A story

En historie

In the garden all the apple-trees were in blossom. They had hastened to bring forth flowers before they got green leaves, and in the yard all the ducklings walked up and down, and the cat too: it basked in the sun and licked the sunshine from its own paws. And when one looked at the fields, how beautifully the corn stood and how green it shone, without comparison! and there was a twittering and a fluttering of all the little birds, as if the day were a great festival; and so it was, for it was Sunday. All the bells were ringing, and all the people went to church, looking cheerful, and dressed in their best clothes. There was a look of cheerfulness on everything. The day was so warm and beautiful that one might well have said: "God's kindness to us men is beyond all limits." But inside the church the pastor stood in the pulpit, and spoke very loudly and angrily. He said that all men were wicked, and God would punish them for their sins, and that the wicked, when they died, would be cast into hell, to burn for ever and ever. He spoke very excitedly, saying that their evil propensities would not be destroyed, nor would the fire be extinguished, and they should never find rest. That was terrible to hear, and he said it in such a tone of conviction; he described hell to them as a miserable hole where all the refuse of the world gathers. There was no air beside the hot burning sulphur flame, and there was no ground under their feet; they, the wicked ones, sank deeper and deeper, while eternal silence surrounded them! It was dreadful to hear all that, for the preacher spoke from his heart, and all the people in the church were terrified. Meanwhile, the birds sang merrily outside, and the sun was shining so beautifully warm, it seemed as though every little flower said: "God, Thy kindness towards us all is without limits." Indeed, outside it was not at all like the pastor's sermon.
The same evening, upon going to bed, the pastor noticed his wife sitting there quiet and pensive.
"What is the matter with you?" he asked her.

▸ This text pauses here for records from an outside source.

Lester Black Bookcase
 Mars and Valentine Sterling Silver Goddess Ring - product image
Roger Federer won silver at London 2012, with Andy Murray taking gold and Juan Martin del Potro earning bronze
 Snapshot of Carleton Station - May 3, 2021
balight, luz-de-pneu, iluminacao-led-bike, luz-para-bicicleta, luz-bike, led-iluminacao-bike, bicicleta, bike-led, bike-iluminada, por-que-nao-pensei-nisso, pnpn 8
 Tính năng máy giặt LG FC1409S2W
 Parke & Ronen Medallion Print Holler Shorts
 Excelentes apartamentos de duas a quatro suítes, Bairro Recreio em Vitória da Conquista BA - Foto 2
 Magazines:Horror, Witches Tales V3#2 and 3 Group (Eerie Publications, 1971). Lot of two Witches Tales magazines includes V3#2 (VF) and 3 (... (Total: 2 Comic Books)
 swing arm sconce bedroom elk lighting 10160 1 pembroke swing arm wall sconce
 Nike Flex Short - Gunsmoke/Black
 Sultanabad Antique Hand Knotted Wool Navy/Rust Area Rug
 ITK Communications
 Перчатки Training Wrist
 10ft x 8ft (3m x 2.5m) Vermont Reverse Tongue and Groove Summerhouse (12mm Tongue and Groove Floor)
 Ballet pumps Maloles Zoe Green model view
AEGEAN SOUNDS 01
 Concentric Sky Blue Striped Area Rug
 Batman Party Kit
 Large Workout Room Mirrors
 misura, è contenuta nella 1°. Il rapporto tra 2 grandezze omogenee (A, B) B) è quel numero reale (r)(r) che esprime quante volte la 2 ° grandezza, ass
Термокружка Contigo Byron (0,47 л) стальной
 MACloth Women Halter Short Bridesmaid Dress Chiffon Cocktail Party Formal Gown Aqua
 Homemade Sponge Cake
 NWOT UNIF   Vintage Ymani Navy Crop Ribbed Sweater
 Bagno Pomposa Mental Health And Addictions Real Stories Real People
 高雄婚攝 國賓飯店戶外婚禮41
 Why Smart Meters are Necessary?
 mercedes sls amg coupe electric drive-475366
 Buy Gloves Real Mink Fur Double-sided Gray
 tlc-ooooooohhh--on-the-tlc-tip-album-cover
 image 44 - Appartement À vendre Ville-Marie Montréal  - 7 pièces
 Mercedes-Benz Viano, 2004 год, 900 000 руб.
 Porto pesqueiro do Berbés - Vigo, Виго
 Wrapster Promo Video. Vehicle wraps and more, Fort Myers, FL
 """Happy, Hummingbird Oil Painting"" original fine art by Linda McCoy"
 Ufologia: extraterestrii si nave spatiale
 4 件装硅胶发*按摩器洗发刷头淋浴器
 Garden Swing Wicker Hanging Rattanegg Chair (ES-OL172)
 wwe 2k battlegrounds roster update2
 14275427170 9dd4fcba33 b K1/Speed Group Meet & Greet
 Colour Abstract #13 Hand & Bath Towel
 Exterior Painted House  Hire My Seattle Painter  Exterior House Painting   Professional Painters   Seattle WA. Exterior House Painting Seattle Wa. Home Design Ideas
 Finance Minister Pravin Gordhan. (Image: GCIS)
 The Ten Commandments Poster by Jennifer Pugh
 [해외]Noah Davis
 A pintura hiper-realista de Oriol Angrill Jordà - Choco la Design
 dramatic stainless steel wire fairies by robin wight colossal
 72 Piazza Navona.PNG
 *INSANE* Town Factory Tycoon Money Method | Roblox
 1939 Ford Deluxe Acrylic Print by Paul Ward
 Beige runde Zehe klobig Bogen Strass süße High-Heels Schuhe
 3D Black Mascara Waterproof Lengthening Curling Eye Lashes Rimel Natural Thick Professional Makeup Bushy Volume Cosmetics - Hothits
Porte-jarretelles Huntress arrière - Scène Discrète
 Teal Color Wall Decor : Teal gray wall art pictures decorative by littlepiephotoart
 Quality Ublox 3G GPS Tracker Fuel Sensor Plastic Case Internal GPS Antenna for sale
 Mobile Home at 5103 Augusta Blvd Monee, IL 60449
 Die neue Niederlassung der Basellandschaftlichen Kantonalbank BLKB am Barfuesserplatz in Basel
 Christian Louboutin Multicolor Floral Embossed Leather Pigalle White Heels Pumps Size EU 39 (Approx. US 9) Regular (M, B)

"Well, the matter with me is," she said, "that I cannot collect my thoughts, and am unable to grasp the meaning of what you said to-day in church– that there are so many wicked people, and that they should burn eternally. Alas! eternally– how long! I am only a woman and a sinner before God, but I should not have the heart to let even the worst sinner burn for ever, and how could our Lord to do so, who is so infinitely good, and who knows how the wickedness comes from without and within? No, I am unable to imagine that, although you say so."
It was autumn; the trees dropped their leaves, the earnest and severe pastor sat at the bedside of a dying person. A pious, faithful soul closed her eyes for ever; she was the pastor's wife.
"If any one shall find rest in the grave and mercy before our Lord you shall certainly do so," said the pastor. He folded her hands and read a psalm over the dead woman.
She was buried; two large tears rolled over the cheeks of the earnest man, and in the parsonage it was empty and still, for its sun had set for ever. She had gone home.
It was night. A cold wind swept over the pastor's head; he opened his eyes, and it seemed to him as if the moon was shining into his room. It was not so, however; there was a being standing before his bed, and looking like the ghost of his deceased wife. She fixed her eyes upon him with such a kind and sad expression, just as if she wished to say something to him. The pastor raised himself in bed and stretched his arms towards her, saying, "Not even you can find eternal rest! You suffer, you best and most pious woman?"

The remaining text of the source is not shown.